Pour avoir une réelle valeur, une Carte d’identité numérique ne peut être que normée et ses données vérifiables ! Arnauld Dubois, PDG de DHIMYOTIS

big data

Chaque année, plusieurs millions de vols d’identités sont réalisés sur le web avec des conséquences préjudiciables pour les personnes qui ont été ciblées. Ainsi, selon une récente étude de SafeNet (Gemalto), le vol d’identité arrive en pôle position dans le classement des motivations de la cybercriminalité et représente à lui seul 54 % des attaques. Ce n’est plus un épiphénomène, il faut donc le prendre très au sérieux afin de ne pas être victime d’actes malveillants.

La vérification des identités des personnes physiques et morales a toujours été un enjeu stratégique.

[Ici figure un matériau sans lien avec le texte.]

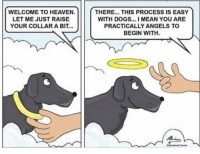Doggos are angels: WELCOME TO HEAVE.  LET ME JUST RAISE  YOUR COLLAR A BIT...  THERE... THIS PROCESS IS EASY  WITH DOGS... I MEAN YOU ARE  PRACTICALLY ANGELS TO  BEGIN WITH Doggos are angels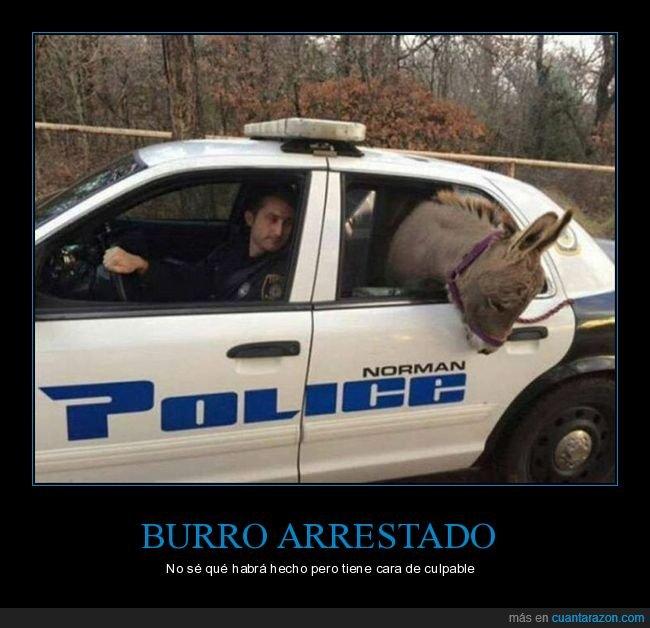burro,coche,policía,wtf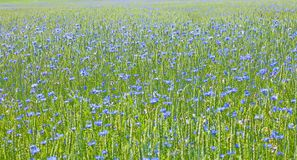 Campo de trigo e de centáureas Imagem de Stock
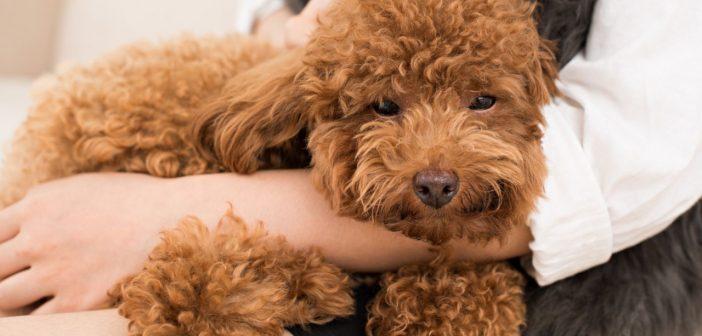 Perché il padrone non deve assistere alla toelettatura del cane? Forse non ci crederete, ma la risposta è; per il benessere del cane stesso!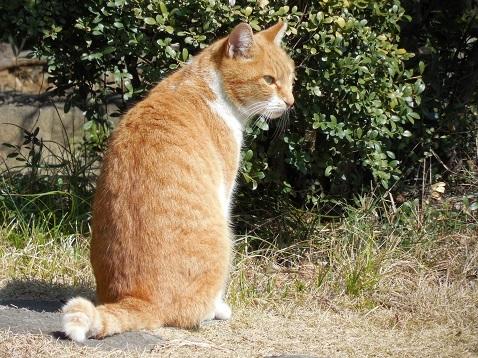 通りすがりに見かけた猫(790)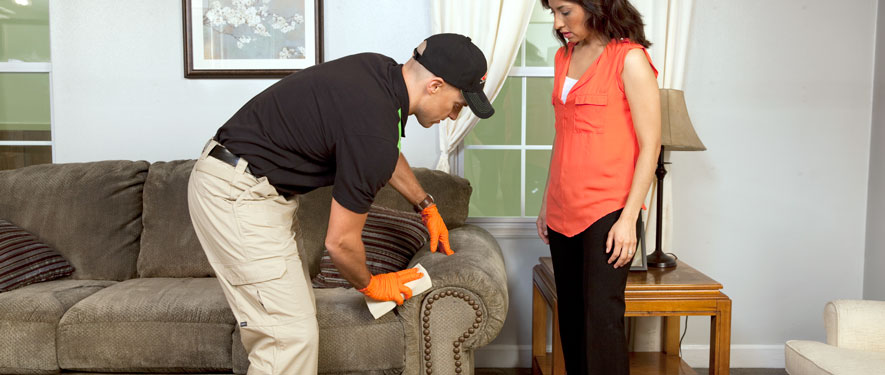 Kansas City, MO carpet upholstery cleaning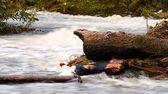 Stormiga berg floden — Stockfoto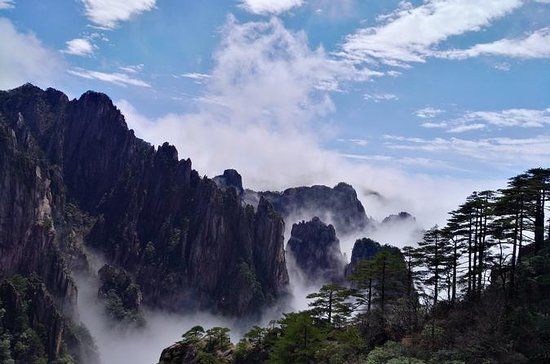 Huangshan summit 1 day private tour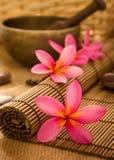 Balinese-Badekurort Lizenzfreies Stockbild
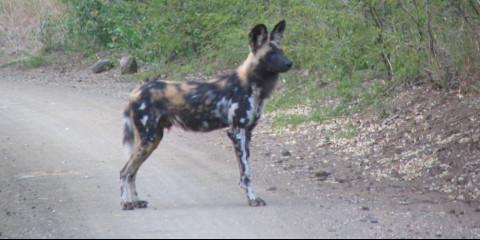 4-Day Greater Kruger Safari with Makalali Main Lodge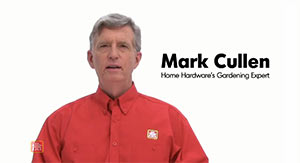 Mark Cullen Expert Advice Videos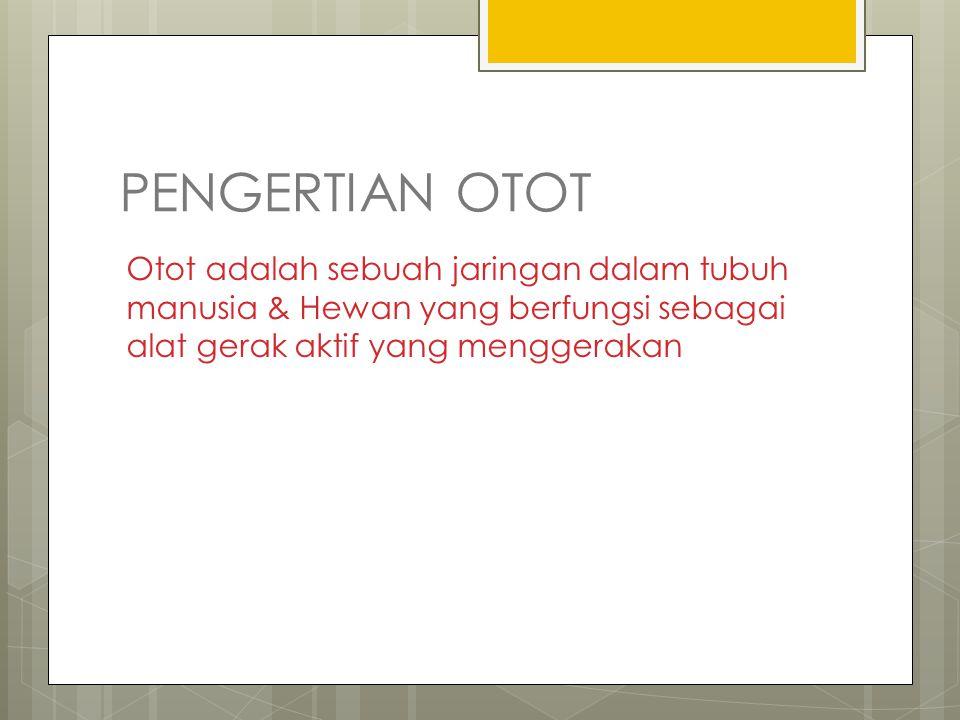 PENGERTIAN OTOT Otot adalah sebuah jaringan dalam tubuh manusia & Hewan yang berfungsi sebagai alat gerak aktif yang menggerakan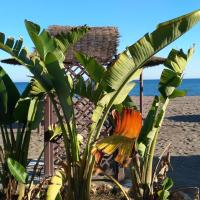 Bungalow Aloha Paraíso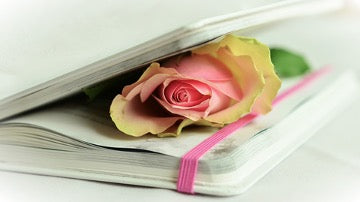 White notebook with a rose inside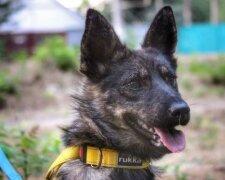отважный пес Джесси защищал украинских моряков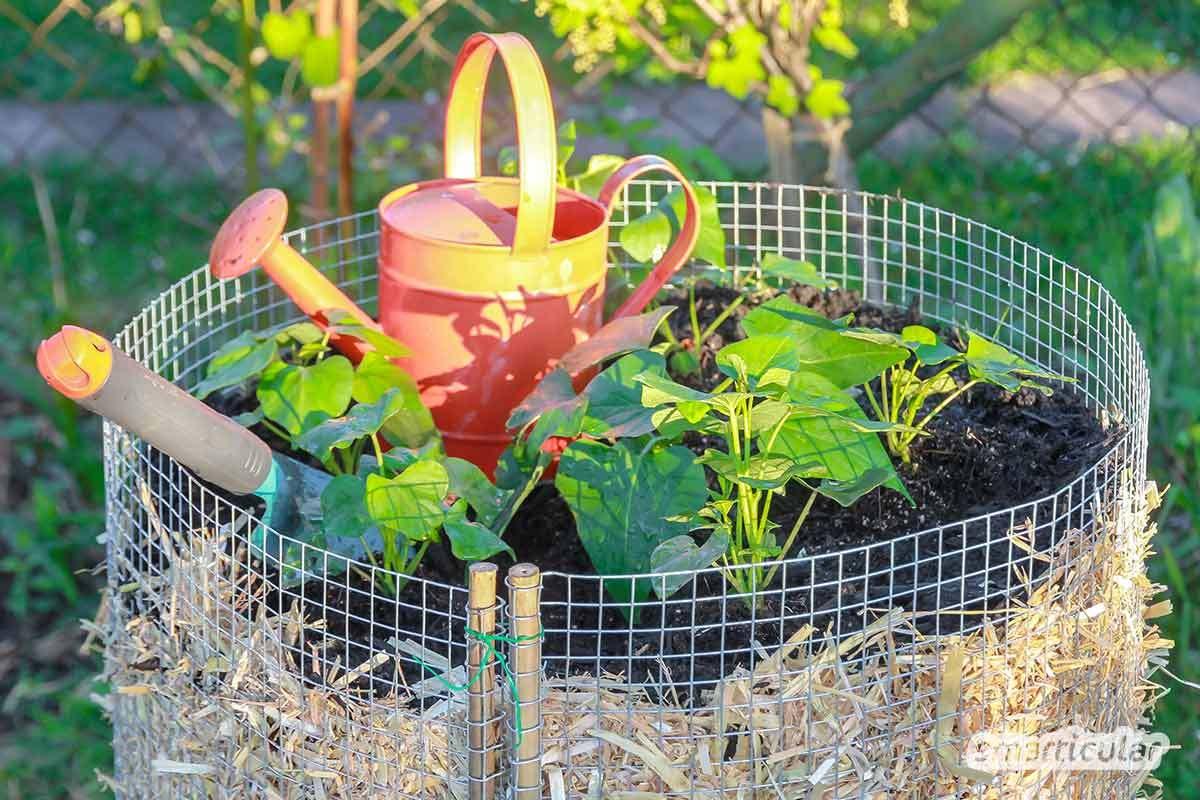 Wer nur einen kleinen Garten hat und trotzdem viele Kartoffeln ernten möchte, kann sich einfach und preiswert einen Kartoffelturm bauen.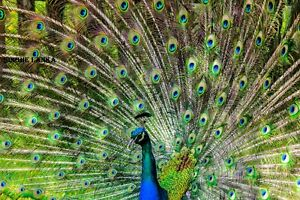 Picture Of Peacock Sri Lanka Nature Photo Image Landscape Photograph HD Images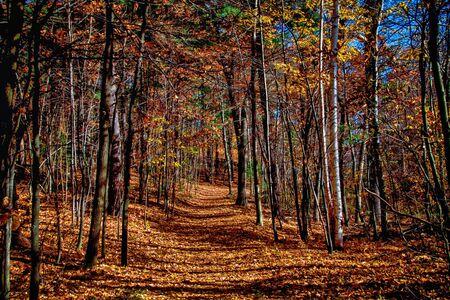 an trail cutting through a forest in autumn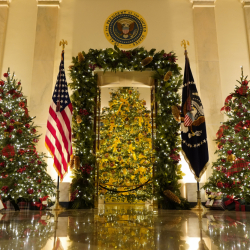 White_House_Christmas_87347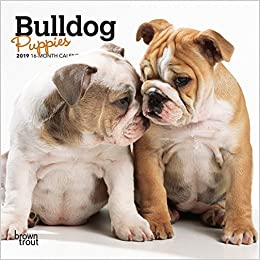 Bulldog Puppies 2019 Mini Wall Calendar: Amazon co uk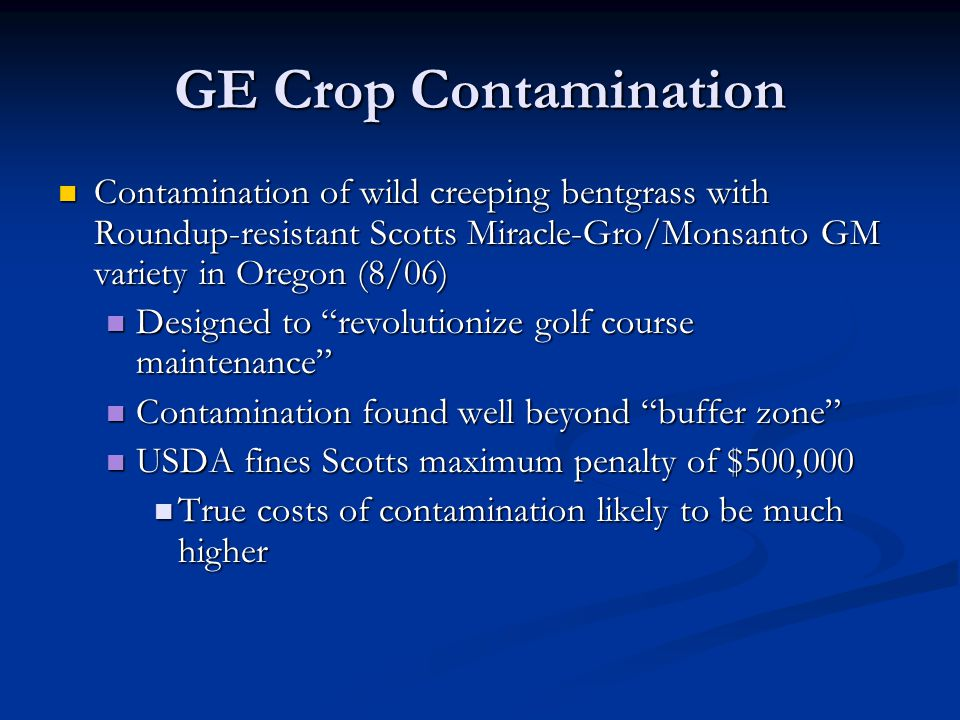 GE Crop Contamination Contamination of wild creeping bentgrass with Roundup-resistant Scotts Miracle-Gro/Monsanto GM variety in Oregon (8/06) Contamination of wild creeping bentgrass with Roundup-resistant Scotts Miracle-Gro/Monsanto GM variety in Oregon (8/06) Designed to revolutionize golf course maintenance Designed to revolutionize golf course maintenance Contamination found well beyond buffer zone Contamination found well beyond buffer zone USDA fines Scotts maximum penalty of $500,000 USDA fines Scotts maximum penalty of $500,000 True costs of contamination likely to be much higher True costs of contamination likely to be much higher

Pour cette raison, les Cartes d’identité traditionnelles et les K-Bis sont créés et délivrés par les organismes officiels, et font l’objet de sécurité accrue. Désormais, avec la généralisation des échanges sur le monde internet, la « Carte d’identité numérique » devient obligatoire sous condition qu’elle soit également délivrée via des procédures normées et que les données soient vérifiables. La lutte contre l’usurpation d’identité numérique est soutenue par les pouvoirs publics qui légifèrent en ce sens.

Pour les personnes physiques, les Etats européens préconisent l’utilisation de certificats numériques normés délivrés par des Tiers de Confiance agréés à la norme européenne ETSI ou à la norme française RGS. La technologie du certificat numérique permet à un internaute de vérifier immédiatement l’identité d’un autre internaute et d’accéder à d’autres informations importantes comme le Tiers de Confiance qui a certifié les informations ainsi que la période de validité de ce certificat. Par exemple, un internaute équipé d’un certificat normé peut envoyer des mails certifiés, et chaque destinataire peut vérifier immédiatement l’identité de l’expéditeur.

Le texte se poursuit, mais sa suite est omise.